Having this context upfront saves significant time. A lot of the back-and-forth in a typical setup session comes from an AI assistant not knowing what decisions have already been made, what hardware is involved, or what pitfalls exist. This document answers most of those questions in advance.

---

## Who This Is For

You have an Apple Silicon Mac (any M-series chip — M1 through M4) and you'd like to run an AI chatbot **entirely on your own machine**. No cloud, no accounts, no monthly subscription, and — most importantly — **no data ever leaving your computer**.

You don't need to be a developer. This guide assumes you're comfortable clicking around your Mac but maybe a little nervous about the Terminal. We'll walk through that together.

Reasons you might want this:

- **Privacy.** Process sensitive material — personal messages, private documents, work files — without sending it to anyone's servers.
- **No cost.** Free forever after setup. No per-message charges, no subscriptions.
- **No limits.** Use it as much as you want.
- **Works offline.** Once models are downloaded, no internet required.
- **Curiosity.** It's a genuinely satisfying way to understand how this technology actually works.

The tradeoff: models that run on your own computer are smaller and less capable than the big cloud models (like ChatGPT or Claude). They're still remarkably good — just not frontier-level.

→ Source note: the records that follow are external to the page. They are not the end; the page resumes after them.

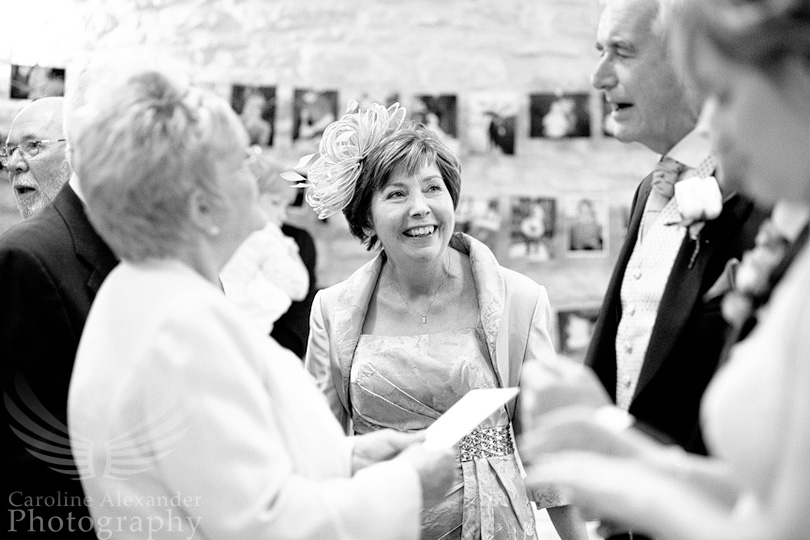 48 Cirencester Wedding Photographer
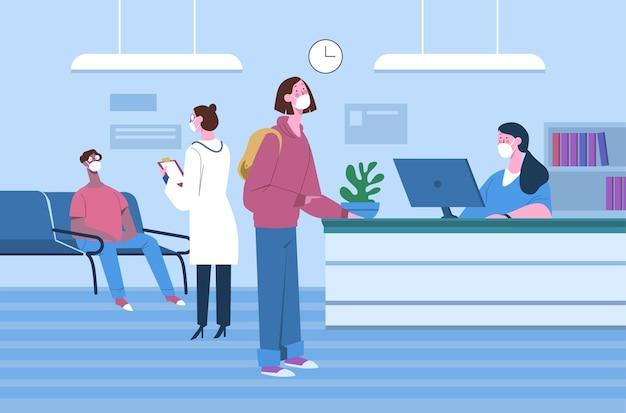 Ilustración de recepción de hospital dibujado a mano plana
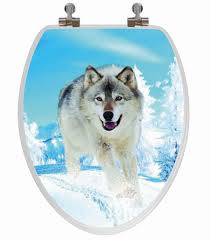 themed toilet seats snow wolf 3d image toilet seat elongated baby n toddler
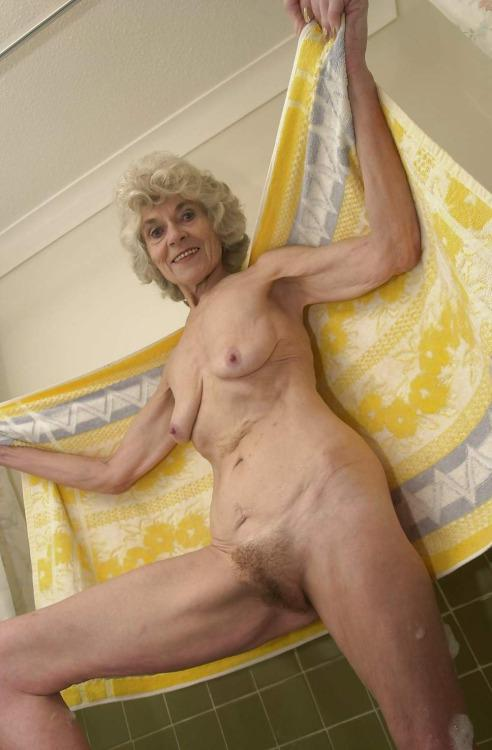 Old granny fuck stories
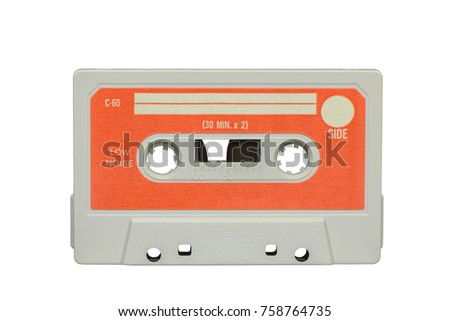 Old cassette 80s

And you do the setup yourself, which is what this guide is for.

> **My setup, for reference:** I built this on a **Mac Mini M4 with 16GB of RAM**. You don't need this exact machine — any Apple Silicon Mac works. The main thing that matters is **how much RAM you have**, because that determines how large a model you can run. More RAM = bigger, smarter models.

---

## Why Run AI Locally?

When you use a cloud AI service, your words travel to a company's servers, get processed there, and the response comes back. That's fine for plenty of things — but for anything sensitive, that data has left your control.

A local AI flips this completely. The "brain" lives on your machine. Nothing you type ever leaves. That's the whole appeal: total privacy, total control, zero ongoing cost.

---

## A Quick Terminal Primer

The **Terminal** is a text-based way to control your Mac by typing commands instead of clicking. It looks intimidating but it's just a different door into the same house.

**To open it:** press `Cmd + Space` (Spotlight), type "Terminal," and press Enter. A window opens with a line ending in `%` — that's the **prompt**, waiting for you to type.

A few concepts that come up in this guide:

- **You type a command, then press Enter to run it.** Nothing happens until you press Enter.
- **`cd` means "change directory"** — it moves you to a different folder. `cd ~` always takes you back to your home folder, a safe default starting point. (`~` is shorthand for "home.")
- **`>>` means "add this line to the end of a file."** (A single `>` would overwrite the whole file — `>>` is the safe version.)
- **A `#` symbol starts a comment** — a note for humans that the computer ignores. If you copy a command that has a `# note` stuck on the end, the Terminal can get confused. More on this in the Gotchas.
- **A running program can look "frozen."** If you start something that keeps running (like a server), the Terminal sits there quietly. That's normal — it's working, just not printing anything until there's activity.

That's enough to follow everything below.

---

## How Much RAM Do You Need?

RAM (your computer's working memory) is the single biggest factor in what you can run. AI models get loaded entirely into RAM to work, so bigger, smarter models require more of it.

On a 16GB Mac, your realistic budget looks like this:

| What's using memory | Typical amount |
|---|---|
| macOS + background services | ~2–3 GB |
| Apps you have open (browser, etc.) | ~2–3 GB |
| **Left over for the AI model** | **~10–12 GB** |

**A handy rule of thumb:** a model takes up roughly **0.55 GB for every billion "parameters"** it has (parameters are a rough measure of size and capability). So:

- A **4-billion-parameter** model needs ~3.5 GB — fast and light.
- A **9-billion-parameter** model needs ~7 GB — a great all-rounder on 16GB.
- A **14-billion-parameter** model needs ~9.5 GB — highest quality, but close other apps first.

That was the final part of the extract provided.